The Trifecta of Service Excellence and the Agent’s Reality

Hiscall partners with NICE inContact to solve their customer experience goals.  These businesses often face high-volume or high-complexity engagement models that involve the configuration and routing of contacts to agents.

What is a “contact”, really?

The traditional example is an inbound phone call.  But in today’s digital-first world, that definition also includes combinations of Chat, SMS, Email, and various digital engagement channels like Facebook Messenger, WhatsApp, etc.  In addition, companies frequently need to intelligently route other interaction points such as web form submissions, CRM case objects, tech support tickets, etc.  For optimal customer experiences and operational efficiency, businesses need all these contact methods available in a single engagement.

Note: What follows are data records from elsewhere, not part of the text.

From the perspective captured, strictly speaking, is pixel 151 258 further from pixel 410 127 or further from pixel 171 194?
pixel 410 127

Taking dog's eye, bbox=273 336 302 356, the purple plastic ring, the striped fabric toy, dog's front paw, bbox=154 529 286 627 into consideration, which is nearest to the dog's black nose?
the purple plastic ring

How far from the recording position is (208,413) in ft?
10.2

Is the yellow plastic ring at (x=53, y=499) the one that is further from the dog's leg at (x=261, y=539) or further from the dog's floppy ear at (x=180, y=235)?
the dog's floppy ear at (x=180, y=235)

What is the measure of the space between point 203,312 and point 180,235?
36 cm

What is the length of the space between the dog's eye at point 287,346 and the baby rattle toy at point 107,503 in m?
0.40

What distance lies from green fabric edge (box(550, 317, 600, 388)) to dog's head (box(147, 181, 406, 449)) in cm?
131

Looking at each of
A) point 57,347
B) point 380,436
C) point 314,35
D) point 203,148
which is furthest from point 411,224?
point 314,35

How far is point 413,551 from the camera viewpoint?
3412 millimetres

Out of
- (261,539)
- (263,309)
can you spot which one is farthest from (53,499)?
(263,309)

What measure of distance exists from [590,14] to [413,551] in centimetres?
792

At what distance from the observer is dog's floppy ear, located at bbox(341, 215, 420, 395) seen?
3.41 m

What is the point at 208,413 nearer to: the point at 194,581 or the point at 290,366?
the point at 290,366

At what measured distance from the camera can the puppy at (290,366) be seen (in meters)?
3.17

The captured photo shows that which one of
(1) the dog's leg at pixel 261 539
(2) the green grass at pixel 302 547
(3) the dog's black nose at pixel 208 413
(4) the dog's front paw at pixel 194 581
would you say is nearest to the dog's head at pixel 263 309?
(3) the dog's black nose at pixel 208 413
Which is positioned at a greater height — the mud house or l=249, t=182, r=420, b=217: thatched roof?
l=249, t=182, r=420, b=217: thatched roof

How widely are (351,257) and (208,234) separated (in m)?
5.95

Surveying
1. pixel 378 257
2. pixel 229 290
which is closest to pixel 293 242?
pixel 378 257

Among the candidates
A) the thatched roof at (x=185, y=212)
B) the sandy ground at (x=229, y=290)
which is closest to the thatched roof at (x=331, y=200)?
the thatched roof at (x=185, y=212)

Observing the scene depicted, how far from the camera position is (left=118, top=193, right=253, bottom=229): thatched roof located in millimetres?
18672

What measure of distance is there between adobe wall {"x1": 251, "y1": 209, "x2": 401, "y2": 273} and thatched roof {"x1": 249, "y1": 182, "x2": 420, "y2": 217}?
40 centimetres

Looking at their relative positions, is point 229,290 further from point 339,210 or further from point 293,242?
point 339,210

What is interesting about the latest contact types is that they rely heavily on the system of record.  This is typically some type of Customer Relationship Management (CRM), i.e. a ticketing or case system.  Essentially, we point the agent to the proper record in that system.  Why do businesses ask us to do this?  The reason can be summed up like this:

  1. Businesses need to provide the best possible experience for agents which includes blending contact types seamlessly with others (voice, chat, SMS, etc.) and providing easy access to the right tools and information.
  2. Businesses need to enable sophisticated, sometimes quite complex, routing because the system of record typically treats contacts in a simple fashion such as “first in, first out” lists, which typically don’t meet the needs of most contact centers that strive for excellence in customer experience.
  3. Supervisors need visibility to the contact center and customer journey through real-time dashboards, reporting, and standard metrics
  4. Agents rely on workforce optimization tools (Workforce & Quality Management for example) to run an efficient contact center; they need all contact types to be included.

Trifecta of Service Excellence

Depending on what you do for a living you may have never thought about a contact center agent’s day-to-day experience. A typical agent is using some combination of a Unified Communication (UC) platform, an omnichannel contact center product and a system of record (your source for customer information – most commonly a CRM).

These three systems make up the “Trifecta of Service Excellence” for voice communication. Not having some form of these three systems can negatively impact a business’s ability to deliver positive customer experiences.

Methods for handling the CRM – Omnichannel Agent Experience

We provide three methods for solving the agent-experience challenge of using these two systems (Omnichannel platform and the CRM).

  • Side-by-Side – This method allows systems that cannot integrate directly to work with each other on the agent desktop.  These systems to work together through things like “CTI” (Computer Telephone Interface) and “Screen Pop.”
  • Embedded – This method requires design of CRM-specific user experiences and is heavily dependent on the expandability of the CRM.
  • Single Pane of Glass – This method requires a dedicated application for the agent that combines CRM data with Omnichannel and usually Unified Communications.  The key to this type of agent experience is that all the integrations are happening behind the scenes. It’s like magic.  The agent works in one tailored experience allowing him/her to focus on the customer rather than switching between applications.  This is common if the business requires the use of multiple systems of record (CRM, ERP, Ticketing, etc.)

There is no single, best way to solve the complexity of the agent experience.  It is entirely dependent on the reality of the agent’s environment and how the customer experience journey is designed.

Most agent experience challenges can be resolved with any of these methods.  In larger organizations, it is not uncommon to find the need to use a combination of these.